A obrigação da empresa pós-leilão é instalar 5G em 670 cidades de até 30 mil habitantes do Rio Grande do Sul e de Santa Catarina.
À medida que a operação for se estruturando e se encaminhe para a fase de, efetivamente, instalar a estrutura necessária, a tendência é de que os cargos sigam para um nível de emprego um pouco menos técnico, segundo Francisco:
– Cerca de 60% da estrutura de implementação do 5G é baseada na infraestrutura de fibra ótica e de comunicação já existente na nossa operação, não vamos começar do zero. Mas vamos precisar de muita gente porque são muitas torres, muitas antenas, muitos pontos.

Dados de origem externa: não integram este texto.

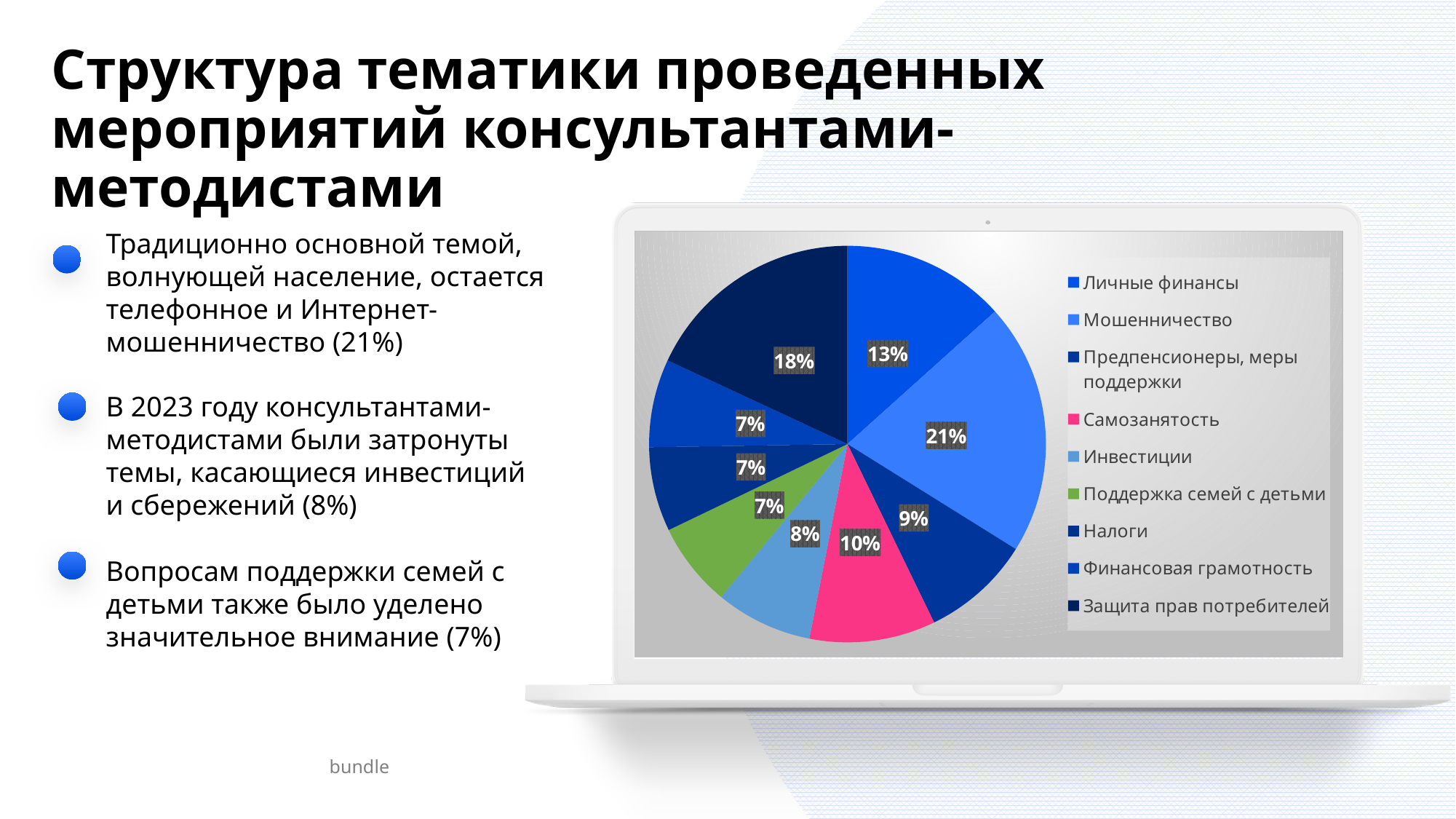
What is the value shown for Поддержка семей с детьми? 7% Which is larger, the share for Самозанятость or the share for Инвестиции? Самозанятость What kind of chart is shown on the slide? pie chart What is the value shown for Личные финансы? 13% What share of the pie does Мошенничество have? 21% Which legend entry is shown in pink? Самозанятость What is the value shown for Инвестиции? 8% Which category has the largest share of the pie? Мошенничество What is the difference in percentage points between Мошенничество and Личные финансы? 8 How many entries does the legend of the pie chart list? 9 How many slices does the pie chart have? 9 What is the value shown for Самозанятость? 10%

Devido ao alcance menor das ondas, o 5G depende da ampliação do número de antenas para a internet rápida funcionar. Especialistas acreditam que a tecnologia precise de cinco vezes mais antenas do que o 4G, o que demandará profissionais para a instalação.
RS tem potencial
Apesar de padecer dos mesmos gargalos que o mundo todo enfrenta em relação à falta de mão de obra para tecnologia, o Rio Grande do Sul encabeça iniciativas que tornam o ambiente favorável para o desenvolvimento da área – sejam elas a criação de parques tecnológicos ou até a atração de eventos mundiais de inovação, como o South Summit, que terá Porto Alegre como sede em 2022.
– A universidade está tentando ser protagonista e puxando a sociedade para os hubs terem startups, empresas, associações e o governo, todos juntos em um interesse comum. Com todo o movimento de inovação que está tendo no Estado, com esses eventos que estão vindo agora, estamos tendo um bom preparo para este futuro que está apontando – diz Eduardo Pellanda, da PUCRS.

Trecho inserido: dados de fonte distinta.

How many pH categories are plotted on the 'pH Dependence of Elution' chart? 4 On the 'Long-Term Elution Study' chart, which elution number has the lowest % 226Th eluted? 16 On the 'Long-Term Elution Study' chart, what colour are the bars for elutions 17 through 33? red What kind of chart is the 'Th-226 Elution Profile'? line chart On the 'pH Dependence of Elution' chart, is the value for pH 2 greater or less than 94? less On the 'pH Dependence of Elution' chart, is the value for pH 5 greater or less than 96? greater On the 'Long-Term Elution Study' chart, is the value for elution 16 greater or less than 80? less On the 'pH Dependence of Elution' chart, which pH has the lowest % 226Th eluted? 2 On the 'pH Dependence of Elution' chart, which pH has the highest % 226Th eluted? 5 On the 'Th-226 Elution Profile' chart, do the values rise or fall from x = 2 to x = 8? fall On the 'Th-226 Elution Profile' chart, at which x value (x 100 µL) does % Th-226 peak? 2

Na avaliação do vice-presidente da Meta, Claudio Carrara, o Rio Grande do Sul vem num movimento de ascendência, mas ainda precisa avançar:
– Temos boas universidades, bons cursos técnicos, mas existe um potencial ainda a ser explorado pelo Estado. Estamos fazendo bons movimentos, temos os parques tecnológicos, a criação do Instituto Caldeira, o programa +PraTI, mas segue a necessidade de formar mais rápido, porque isso acelera muito o crescimento do mercado.
Para Silvio Bittencourt, da Unisinos, em termos de infraestrutura e competência, o Rio Grande do Sul é um dos Estados mais bem preparados para se destacar com a nova tecnologia:
– Tem campo de aplicação, universidades, laboratórios. É a região com o maior número de doutores formados por habitante. Sem dúvida, temos infraestrutura e competência, mas não podemos perder tempo.